A television-movie version of MIDNIGHT EXPRESS, but with a twist: the prisoner is a woman. Lee Remick, in her last role, gets framed by having an antique put in her bag, and her nightmare in the Turkish prison system begins (although she doesn't get anywhere near as brutalized as Billy Hayes... well, it is a TV-movie). An Australian IMDb reviewer comments: "Whilst much is made of Remick's blonde hair in a country of dark women, and her fear is believable, she isn't the heroic type, so her repeatedly being told how admirable she is, is unintentionally funny." I don't remember much of the film, but I do remember how the other Turkish inmates were always in awe of Lee Remick, clearly the superior human being.

PRISON HEAT (1993)
 

While the above might have featured a woman in prison, it was not a true "Women in Prison" movie... the genre that is the tawdry underside of the b-film, featuring ingredients such as "nubile innocents being abused by lecherous wardens and guards, molested by lesbian fellow-prisoners, and taking lots of showers." For that, we have PRISON HEAT.... a natural combo of a W.I.P. film, set in the worst country on earth to be imprisoned in; a can't lose proposition!

Prison Heat

The rest of her clothes won't stay on for long

I haven't seen the movie, but I understand the Turkish warden rapes an inmate under a portrait of Kemal Ataturk. The four American beauties who are falsely arrested are shown treated very nicely in Greece, where they were formerly vacationing (or maybe they were vacationing there, and the villainous Turks somehow got their hands on them, but the message is clear: Greece=Good, Turkey=Bad), and to top it off, the Turks in the film reportedly speak... Arabic!

****************************************

* Set problem
According to the film reviews, how does Lee Remick's character get framed in the television-movie version of MIDNIGHT EXPRESS?

* Supplied information
****************************************

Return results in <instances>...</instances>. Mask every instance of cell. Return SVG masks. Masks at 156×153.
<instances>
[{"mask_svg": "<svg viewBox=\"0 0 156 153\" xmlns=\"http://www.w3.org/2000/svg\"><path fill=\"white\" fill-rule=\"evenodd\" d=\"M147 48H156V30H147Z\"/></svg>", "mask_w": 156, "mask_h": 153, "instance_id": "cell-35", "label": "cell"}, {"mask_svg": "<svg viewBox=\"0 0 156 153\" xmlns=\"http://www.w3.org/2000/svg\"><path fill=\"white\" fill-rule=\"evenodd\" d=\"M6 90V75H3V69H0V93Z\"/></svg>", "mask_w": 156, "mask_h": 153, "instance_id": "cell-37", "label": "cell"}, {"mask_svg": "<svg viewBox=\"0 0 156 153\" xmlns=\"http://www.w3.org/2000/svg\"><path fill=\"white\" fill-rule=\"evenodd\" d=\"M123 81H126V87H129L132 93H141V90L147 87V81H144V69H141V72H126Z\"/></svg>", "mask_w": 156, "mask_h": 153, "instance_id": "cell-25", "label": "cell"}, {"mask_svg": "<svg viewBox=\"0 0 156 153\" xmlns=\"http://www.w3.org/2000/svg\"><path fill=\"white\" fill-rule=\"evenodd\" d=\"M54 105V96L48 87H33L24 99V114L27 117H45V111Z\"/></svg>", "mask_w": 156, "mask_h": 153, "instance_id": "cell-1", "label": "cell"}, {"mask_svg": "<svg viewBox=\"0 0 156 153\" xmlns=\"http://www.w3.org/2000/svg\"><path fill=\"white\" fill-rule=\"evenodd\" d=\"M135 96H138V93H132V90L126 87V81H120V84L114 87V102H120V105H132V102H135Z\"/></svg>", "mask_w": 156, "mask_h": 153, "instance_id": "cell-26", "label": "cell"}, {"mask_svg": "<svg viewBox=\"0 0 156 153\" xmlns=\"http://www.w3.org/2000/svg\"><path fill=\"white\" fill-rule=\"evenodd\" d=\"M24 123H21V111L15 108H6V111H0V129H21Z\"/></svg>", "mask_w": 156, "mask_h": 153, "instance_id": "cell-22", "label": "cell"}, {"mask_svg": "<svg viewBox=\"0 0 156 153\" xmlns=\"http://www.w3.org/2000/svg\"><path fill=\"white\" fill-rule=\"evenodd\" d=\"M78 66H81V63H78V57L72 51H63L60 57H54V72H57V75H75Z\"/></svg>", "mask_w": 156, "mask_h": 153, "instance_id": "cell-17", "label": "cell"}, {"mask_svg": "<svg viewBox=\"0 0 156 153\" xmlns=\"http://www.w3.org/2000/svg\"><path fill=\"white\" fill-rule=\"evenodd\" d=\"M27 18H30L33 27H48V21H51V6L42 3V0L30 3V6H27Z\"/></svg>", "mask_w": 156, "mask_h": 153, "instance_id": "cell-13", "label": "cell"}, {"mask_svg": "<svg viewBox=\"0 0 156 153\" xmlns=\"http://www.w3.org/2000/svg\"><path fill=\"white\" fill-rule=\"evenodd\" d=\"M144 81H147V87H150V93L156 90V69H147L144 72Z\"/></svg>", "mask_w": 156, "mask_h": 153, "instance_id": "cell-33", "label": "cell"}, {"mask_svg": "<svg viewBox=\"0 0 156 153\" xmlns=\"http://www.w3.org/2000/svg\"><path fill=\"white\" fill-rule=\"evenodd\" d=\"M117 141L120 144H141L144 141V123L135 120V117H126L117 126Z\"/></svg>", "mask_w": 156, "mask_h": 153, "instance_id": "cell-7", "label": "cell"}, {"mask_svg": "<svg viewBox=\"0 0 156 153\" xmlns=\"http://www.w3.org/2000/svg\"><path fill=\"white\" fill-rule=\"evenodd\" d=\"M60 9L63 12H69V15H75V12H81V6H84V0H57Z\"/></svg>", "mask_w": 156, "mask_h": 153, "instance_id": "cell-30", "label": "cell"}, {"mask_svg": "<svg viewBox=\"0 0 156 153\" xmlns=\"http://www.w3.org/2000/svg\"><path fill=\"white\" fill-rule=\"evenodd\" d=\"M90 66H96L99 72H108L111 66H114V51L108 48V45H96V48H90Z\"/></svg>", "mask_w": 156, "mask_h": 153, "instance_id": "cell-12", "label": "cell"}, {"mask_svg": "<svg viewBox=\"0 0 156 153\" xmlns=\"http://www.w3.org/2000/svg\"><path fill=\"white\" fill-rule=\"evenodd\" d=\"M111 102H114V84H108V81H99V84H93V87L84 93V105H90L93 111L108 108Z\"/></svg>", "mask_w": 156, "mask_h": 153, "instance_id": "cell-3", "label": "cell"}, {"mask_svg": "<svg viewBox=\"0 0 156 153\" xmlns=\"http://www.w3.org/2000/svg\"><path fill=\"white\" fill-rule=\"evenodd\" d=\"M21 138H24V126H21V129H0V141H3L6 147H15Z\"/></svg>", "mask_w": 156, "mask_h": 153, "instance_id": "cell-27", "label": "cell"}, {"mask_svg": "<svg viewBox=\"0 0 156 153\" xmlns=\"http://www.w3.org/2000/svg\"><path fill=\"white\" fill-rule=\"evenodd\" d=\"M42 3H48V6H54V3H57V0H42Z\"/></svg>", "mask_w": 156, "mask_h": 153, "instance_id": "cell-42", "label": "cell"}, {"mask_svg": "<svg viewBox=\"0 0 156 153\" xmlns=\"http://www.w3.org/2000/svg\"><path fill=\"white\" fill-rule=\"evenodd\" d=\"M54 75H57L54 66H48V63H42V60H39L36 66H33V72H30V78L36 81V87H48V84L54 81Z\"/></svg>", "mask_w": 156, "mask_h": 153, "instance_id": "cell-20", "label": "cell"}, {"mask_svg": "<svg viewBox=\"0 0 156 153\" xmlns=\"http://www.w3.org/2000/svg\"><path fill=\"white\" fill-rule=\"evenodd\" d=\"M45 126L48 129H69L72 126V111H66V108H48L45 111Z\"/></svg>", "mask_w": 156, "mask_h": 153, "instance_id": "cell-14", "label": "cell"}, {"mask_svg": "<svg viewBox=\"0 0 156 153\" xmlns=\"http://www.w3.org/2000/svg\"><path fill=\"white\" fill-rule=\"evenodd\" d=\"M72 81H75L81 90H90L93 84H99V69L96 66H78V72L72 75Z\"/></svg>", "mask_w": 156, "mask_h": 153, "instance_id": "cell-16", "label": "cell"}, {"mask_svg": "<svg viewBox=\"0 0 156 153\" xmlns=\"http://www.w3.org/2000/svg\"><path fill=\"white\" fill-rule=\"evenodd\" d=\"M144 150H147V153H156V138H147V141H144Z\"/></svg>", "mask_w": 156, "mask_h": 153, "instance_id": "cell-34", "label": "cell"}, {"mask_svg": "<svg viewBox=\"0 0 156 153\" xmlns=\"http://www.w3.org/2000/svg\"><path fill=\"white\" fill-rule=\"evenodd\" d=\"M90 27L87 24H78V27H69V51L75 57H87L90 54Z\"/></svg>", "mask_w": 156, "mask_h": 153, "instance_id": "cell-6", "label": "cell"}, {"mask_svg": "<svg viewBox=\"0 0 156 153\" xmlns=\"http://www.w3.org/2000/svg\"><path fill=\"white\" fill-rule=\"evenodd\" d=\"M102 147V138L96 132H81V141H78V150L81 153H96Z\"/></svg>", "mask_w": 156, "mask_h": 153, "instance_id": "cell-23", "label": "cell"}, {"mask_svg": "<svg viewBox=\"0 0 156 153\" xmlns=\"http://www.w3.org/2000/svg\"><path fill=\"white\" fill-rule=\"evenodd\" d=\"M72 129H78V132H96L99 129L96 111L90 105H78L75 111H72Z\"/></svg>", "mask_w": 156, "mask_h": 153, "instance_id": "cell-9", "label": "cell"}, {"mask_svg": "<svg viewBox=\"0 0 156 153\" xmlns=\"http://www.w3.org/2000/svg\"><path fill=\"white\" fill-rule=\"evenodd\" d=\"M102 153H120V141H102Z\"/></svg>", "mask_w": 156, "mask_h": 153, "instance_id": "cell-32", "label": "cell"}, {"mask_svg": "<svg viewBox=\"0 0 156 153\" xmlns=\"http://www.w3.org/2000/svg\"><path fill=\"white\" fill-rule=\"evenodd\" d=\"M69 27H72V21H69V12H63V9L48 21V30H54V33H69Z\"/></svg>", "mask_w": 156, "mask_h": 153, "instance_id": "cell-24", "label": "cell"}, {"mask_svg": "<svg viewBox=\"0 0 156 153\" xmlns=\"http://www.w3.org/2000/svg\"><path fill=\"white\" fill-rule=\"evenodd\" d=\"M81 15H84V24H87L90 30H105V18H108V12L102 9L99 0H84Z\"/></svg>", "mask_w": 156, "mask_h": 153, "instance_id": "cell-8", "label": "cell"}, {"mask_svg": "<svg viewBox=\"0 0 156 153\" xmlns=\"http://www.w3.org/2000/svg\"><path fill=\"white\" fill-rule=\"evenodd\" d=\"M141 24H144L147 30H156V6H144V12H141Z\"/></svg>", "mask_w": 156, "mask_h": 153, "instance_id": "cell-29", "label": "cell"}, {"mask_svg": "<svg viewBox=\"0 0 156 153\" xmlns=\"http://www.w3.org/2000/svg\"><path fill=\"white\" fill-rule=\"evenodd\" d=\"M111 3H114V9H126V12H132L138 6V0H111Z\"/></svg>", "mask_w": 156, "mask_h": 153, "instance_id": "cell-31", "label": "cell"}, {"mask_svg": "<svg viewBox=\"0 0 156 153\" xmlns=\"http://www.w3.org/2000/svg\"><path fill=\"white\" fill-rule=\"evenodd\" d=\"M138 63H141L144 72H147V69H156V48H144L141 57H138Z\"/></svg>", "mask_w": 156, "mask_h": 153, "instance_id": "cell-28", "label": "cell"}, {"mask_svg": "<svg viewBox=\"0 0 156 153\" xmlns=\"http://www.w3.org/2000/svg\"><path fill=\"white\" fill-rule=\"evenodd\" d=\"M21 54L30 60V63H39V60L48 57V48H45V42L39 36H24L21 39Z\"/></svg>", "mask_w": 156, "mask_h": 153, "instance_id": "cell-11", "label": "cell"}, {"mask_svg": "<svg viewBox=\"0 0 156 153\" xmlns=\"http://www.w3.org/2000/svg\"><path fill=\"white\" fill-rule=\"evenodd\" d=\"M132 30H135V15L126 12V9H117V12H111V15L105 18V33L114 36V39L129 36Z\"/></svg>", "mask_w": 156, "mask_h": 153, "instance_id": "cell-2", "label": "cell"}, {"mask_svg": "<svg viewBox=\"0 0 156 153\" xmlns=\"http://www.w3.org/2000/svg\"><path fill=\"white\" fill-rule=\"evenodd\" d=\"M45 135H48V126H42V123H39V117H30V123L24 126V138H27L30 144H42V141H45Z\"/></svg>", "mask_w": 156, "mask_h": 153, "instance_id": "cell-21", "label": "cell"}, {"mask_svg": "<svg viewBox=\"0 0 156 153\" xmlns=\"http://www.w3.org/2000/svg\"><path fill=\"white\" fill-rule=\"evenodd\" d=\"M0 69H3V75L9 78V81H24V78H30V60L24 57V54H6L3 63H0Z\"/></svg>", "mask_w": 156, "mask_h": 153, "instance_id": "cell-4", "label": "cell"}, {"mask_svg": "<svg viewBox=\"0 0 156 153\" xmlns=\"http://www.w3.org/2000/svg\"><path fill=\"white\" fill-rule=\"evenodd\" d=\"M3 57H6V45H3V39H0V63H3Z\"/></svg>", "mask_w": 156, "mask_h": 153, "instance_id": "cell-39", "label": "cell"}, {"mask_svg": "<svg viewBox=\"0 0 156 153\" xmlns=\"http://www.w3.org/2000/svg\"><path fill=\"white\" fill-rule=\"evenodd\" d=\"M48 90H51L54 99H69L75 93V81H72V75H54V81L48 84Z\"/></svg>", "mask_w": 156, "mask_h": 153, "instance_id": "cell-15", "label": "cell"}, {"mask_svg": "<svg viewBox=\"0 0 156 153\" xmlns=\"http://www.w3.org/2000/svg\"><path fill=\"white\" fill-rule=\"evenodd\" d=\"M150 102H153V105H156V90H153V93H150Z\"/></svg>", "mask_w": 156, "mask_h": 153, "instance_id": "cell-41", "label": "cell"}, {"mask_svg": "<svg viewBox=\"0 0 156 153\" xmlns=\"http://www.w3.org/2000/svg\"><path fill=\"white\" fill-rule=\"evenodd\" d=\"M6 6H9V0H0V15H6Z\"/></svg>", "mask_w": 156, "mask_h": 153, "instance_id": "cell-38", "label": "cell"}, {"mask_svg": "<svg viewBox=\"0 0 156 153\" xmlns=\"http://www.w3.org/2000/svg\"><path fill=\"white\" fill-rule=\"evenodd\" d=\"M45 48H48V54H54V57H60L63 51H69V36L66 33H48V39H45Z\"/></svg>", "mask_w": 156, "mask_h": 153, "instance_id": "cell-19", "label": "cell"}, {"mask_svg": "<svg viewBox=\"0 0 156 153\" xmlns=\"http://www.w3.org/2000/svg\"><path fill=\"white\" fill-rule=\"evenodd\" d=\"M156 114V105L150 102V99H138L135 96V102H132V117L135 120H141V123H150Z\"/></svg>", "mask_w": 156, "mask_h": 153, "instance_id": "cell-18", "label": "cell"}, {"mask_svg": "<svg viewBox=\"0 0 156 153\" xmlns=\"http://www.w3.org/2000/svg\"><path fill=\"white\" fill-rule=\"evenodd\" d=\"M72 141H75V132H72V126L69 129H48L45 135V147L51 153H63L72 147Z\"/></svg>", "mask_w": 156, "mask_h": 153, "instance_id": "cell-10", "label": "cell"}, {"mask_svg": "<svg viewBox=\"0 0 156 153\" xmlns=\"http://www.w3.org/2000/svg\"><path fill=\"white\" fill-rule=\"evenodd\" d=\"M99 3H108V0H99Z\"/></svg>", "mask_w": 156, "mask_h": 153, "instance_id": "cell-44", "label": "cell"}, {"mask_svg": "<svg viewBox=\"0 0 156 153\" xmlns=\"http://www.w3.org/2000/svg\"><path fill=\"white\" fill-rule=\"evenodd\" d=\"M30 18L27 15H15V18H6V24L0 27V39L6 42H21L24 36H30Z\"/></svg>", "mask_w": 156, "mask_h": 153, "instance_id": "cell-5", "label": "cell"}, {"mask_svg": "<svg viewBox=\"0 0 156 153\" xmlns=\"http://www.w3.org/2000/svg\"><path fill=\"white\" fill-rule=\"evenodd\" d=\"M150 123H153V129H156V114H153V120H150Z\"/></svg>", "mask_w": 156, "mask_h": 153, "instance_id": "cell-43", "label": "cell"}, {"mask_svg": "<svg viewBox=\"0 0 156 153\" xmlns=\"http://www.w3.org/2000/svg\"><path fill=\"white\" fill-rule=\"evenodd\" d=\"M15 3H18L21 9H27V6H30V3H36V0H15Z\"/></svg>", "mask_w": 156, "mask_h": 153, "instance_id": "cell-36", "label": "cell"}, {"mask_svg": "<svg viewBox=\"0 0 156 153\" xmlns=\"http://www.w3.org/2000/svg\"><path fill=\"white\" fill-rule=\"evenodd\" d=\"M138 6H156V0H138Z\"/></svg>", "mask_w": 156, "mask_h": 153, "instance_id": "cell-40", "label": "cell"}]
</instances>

****************************************

* Reply
She gets framed by having an antique put in her bag.